With the development of computer technology and advances in DL, clinical-grade digital pathology has become more available for cancer diagnosis4,5,6,7. Some segmentation algorithms have been successfully developed to detect cell and subcellular levels structure8,9,10. Previously, we proposed a novel detection framework of signet ring cell based on semi-supervised learning from whole slide images (WSIs)11. By combining self-training and cooperative training, our DL model utilizes labeled and unlabeled data better, and experiments on a large number of real clinical data have proved its effectiveness. As far as we know, this is the only scheme that can use DL to detect signet ring cells automatically and accurately.

In this study, we used the model to analyze a total of 607 WSIs. More than 29 million cells were detected. Primary site of these tumors mainly includes the stomach (42.7%) and colorectum (56.8%). We not only analyzed the tumor cells of the primary lesion but also identified and analyzed metastatic regional lymph nodes, peritoneal implants, and ovarian implant tumor, namely the Krukenburg tumor. For this task, four features have been extracted from images: cell cross-sectional area, nuclear area, ellipticity, and nuclear/cytoplasmic ratio. Our results show that the inherent properties and differences of these cells are related to the depth of tumor invasion and the mode of metastasis, and can predict biological behavior to some extent. We believe that our results reveal important information to render an accurate diagnosis and thus, more accurate treatment strategies for the treatment of SRCC.

Results

Overview of the datasets

A total of 607 whole-slide images (WSIs) extracted from high resolution were analyzed. More than 29 million cells were quantified by the deep-learning framework we developed (Fig. 1). Four inherent cell properties were measured: average cell area (SC), nucleus area (SN), ellipticity (EP), and nuclear-plasma ratio (NCR). The standard deviation of each term is used to represent the atypia. According to the primary site, these sections were divided into stomach (259, 42.7%) and colorectum (348, 56.8%). Except for the primary tumor (87/259, 33.6%; 218/348, 62.6%), we also analyzed the metastatic regional lymph nodes (74/259, 28.6%; 105/348, 30.2%), peritoneal cancer nodules (33/259, 12.7%; 25/348, 7.2%), and ovarian implant metastatic lesions, namely Krukenburg tumor (65/259, 25.1%) (Fig. 2 and Supplementary Table 1).

Figure 1
figure 1

Workflow of data collecting, scanning and analyzing. (a) The datasets consists of 607 WSIs that were collected from 439 patients.

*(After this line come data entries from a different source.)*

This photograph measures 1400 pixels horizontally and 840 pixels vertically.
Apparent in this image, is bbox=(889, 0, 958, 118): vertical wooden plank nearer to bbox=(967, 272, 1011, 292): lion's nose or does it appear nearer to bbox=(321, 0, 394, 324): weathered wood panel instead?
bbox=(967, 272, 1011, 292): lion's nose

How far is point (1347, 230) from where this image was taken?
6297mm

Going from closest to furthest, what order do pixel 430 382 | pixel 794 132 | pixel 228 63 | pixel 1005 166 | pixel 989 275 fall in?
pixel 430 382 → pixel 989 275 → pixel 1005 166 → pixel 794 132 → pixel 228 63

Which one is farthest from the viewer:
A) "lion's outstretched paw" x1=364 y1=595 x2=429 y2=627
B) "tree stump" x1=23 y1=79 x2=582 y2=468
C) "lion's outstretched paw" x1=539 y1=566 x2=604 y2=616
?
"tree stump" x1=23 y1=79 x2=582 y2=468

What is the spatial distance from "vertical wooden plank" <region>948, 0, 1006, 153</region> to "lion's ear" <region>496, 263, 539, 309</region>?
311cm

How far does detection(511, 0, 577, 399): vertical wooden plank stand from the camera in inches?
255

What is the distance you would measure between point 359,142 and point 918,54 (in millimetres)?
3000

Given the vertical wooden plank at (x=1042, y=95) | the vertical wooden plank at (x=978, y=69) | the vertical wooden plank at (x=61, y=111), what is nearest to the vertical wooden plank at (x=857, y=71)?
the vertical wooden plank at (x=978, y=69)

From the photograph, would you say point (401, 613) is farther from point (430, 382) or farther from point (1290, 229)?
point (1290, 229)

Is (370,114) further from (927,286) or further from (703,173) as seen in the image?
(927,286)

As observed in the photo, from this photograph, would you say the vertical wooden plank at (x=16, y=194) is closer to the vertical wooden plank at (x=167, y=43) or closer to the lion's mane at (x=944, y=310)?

After summarizing each dataset, the HE slides were scanned to obtain WSIs. (b) WSIs were then analyzed by our DL model. Visualization results provided by DL, including the cross-sectional area of cell and nuclear, and the minimum circumscribed rectangle (representing the ellipcity), were illustrated. The 3D-scatter plot represents the inherent property distribution of each cell in a WSI. Over 29 million cells were detected and analyzed.

Figure 2
figure 2

Comparison of cell properties. Each cell in each WSI was analyzed to determine the inherent properties of the signet ring cells in the case. (A) digital slices obtained by scanner (B) highlights the signet ring cells in heatmap (C) the distribution of cell number and cross-sectional area was shown on the histogram (D) the boxplot shows the comparison of inherent properties of all cases (Independent sample t test).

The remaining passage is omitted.